Uno dei più grandi filologi delle Lettere medievali europee si chiamava d’Arco Silvio Avalle. Chiesi spiegazioni al professore di storia della lingua in Sapienza e mi rispose che sì, l’autore delle Concordanze della lingua poetica italiana delle origini, che stavamo usando al seminario per commentare i sonetti dugenteschi di Montandrea, di nome faceva proprio d’Arco. Con la D minuscola, perché i suoi genitori intendevano omaggiare Giovanna d’Arco e, non potendo legalmente chiamare “Giovanna” un figlio registrato all’anagrafe come maschio, avevano optato per l’altra metà del nome della santa condottiera.

All’epoca quel nome sul dorso dei volumi di lessicografia e semiologia m’incantava perché mi pareva un nome da supereroe o da stregone, mi faceva pensare a Donnie Darko. A rimuginarci ora mi colpisce, invece, la questione di genere. Giacché i genitori di Avalle avevano ragione: “Giovanna” è assai più equivalente a “d’Arco” che non al suo travestimento maschile, “Giovanni”. Quei genitori non sono scesi a compromessi.

Assegnare identità

Una delle cose che mi spaventa all’idea di diventare genitore io è appunto assegnare un nome a una persona che ancora non conosco. Chi mi assicura che il nome che scelgo non risulterà impronunciabile nella lingua del paese in cui miə figliə, magari, sceglierà di (o sarà costrettə a) migrare?

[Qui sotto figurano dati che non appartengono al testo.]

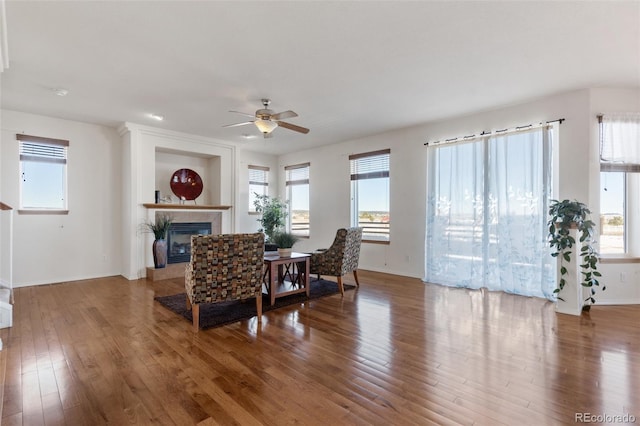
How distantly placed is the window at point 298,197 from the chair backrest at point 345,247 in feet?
10.3

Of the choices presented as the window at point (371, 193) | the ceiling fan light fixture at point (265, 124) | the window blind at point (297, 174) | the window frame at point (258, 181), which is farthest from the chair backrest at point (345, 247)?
the window frame at point (258, 181)

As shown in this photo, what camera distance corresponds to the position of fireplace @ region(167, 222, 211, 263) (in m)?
6.07

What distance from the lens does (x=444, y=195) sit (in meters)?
5.16

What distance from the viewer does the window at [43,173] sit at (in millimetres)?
4918

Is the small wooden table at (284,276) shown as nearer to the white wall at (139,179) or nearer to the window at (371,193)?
the window at (371,193)

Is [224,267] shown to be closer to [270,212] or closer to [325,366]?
[325,366]

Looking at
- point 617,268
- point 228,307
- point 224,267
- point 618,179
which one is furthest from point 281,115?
point 617,268

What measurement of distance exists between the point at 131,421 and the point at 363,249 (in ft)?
16.9

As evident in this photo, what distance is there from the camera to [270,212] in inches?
288

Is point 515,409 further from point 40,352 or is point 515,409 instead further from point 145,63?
point 145,63

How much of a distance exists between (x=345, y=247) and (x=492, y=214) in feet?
7.64

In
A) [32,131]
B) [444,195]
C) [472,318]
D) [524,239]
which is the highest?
[32,131]

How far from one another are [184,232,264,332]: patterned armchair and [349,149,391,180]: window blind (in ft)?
11.7

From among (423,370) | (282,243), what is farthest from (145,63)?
(423,370)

O che non sarà improvvisamente associato a quello di un terrorista, di un omicida seriale, di un dittatore?

Nel corso dell’ultimo decennio, a un sacco di bambine sono stati dati i nomi Khaleesi, Dany o Daenerys in onore di una protagonista di Game of Thrones che, icona femminista per sette stagioni di fila, è stata inspiegabilmente trasformata dagli sceneggiatori in una specie di Hitler coi draghi nell’ultimo episodio della serie. Chi poteva prevederlo?

Imporre un nome a un estraneo in fasce significa orientare per sempre la presunzione di chi lo incontrerà. Non è davvero una cosa che puoi tenerti per te, il nome sui tuoi documenti d’identità. Né può crescere, svilupparsi con te, corrisponderti quando finalmente ti pare di conoscerti.

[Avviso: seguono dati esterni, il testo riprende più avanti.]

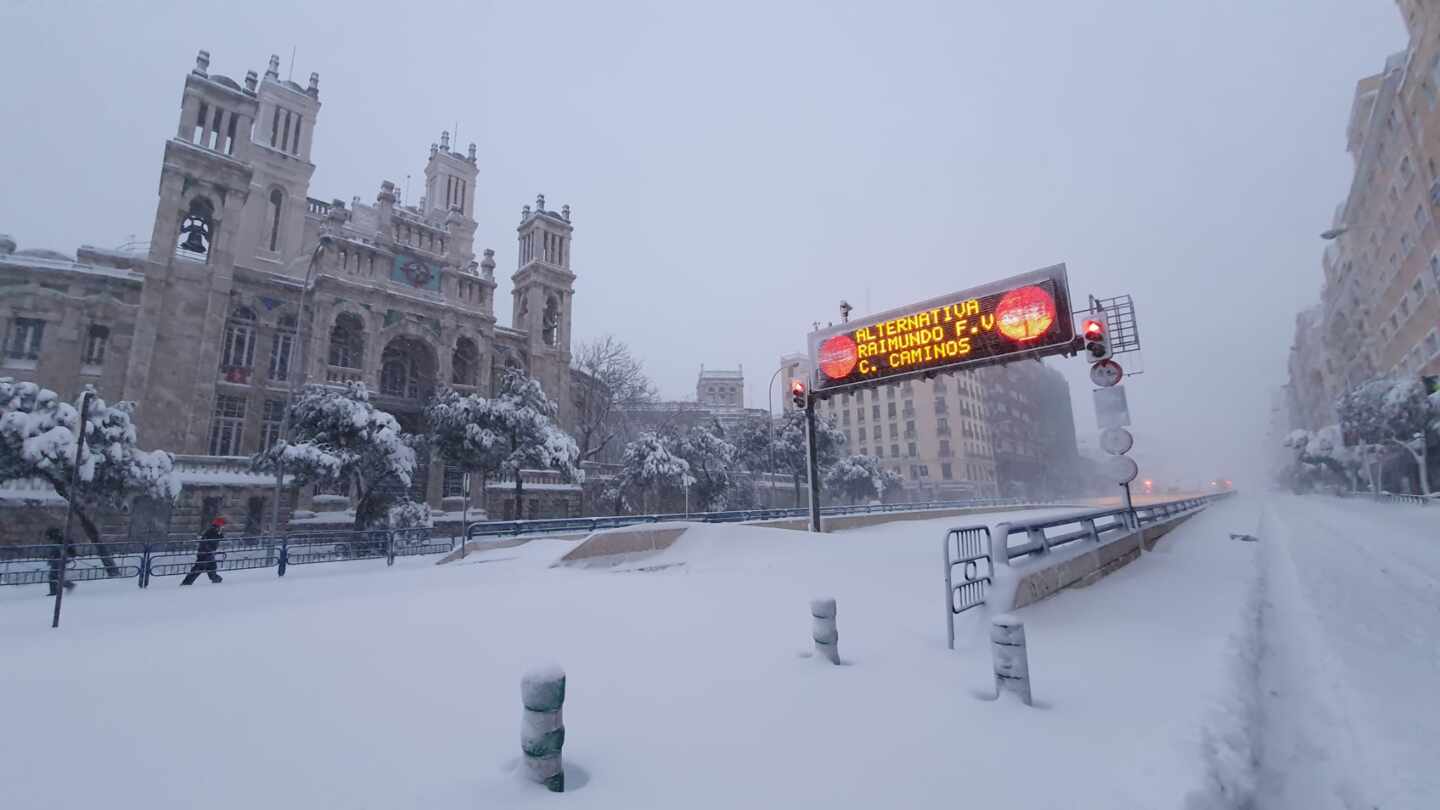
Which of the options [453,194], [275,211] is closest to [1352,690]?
[275,211]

Visto che insegno a brillanti ventenni che, spesso proprio negli anni dell’università, trovano le risorse per stabilire la propria identità di genere anche legalmente, e reclamano per sé un nome che non la neghi, c’è una cosa in particolare che mi preoccupa in tutta questa faccenda. Chi me lo dice, da ipotetico genitore, che quella che mi presentano come bambina si rivelerà poi in effetti una ragazza, e non un ragazzo? Che nella mia scelta tra Giovanna e Giovanni, per dire, non costringerò quella creatura (che non parla ancora la mia lingua, non conosce la mia cultura e non può ancora presentarsi da sé) a un’identità cui non è mai stata davvero identica?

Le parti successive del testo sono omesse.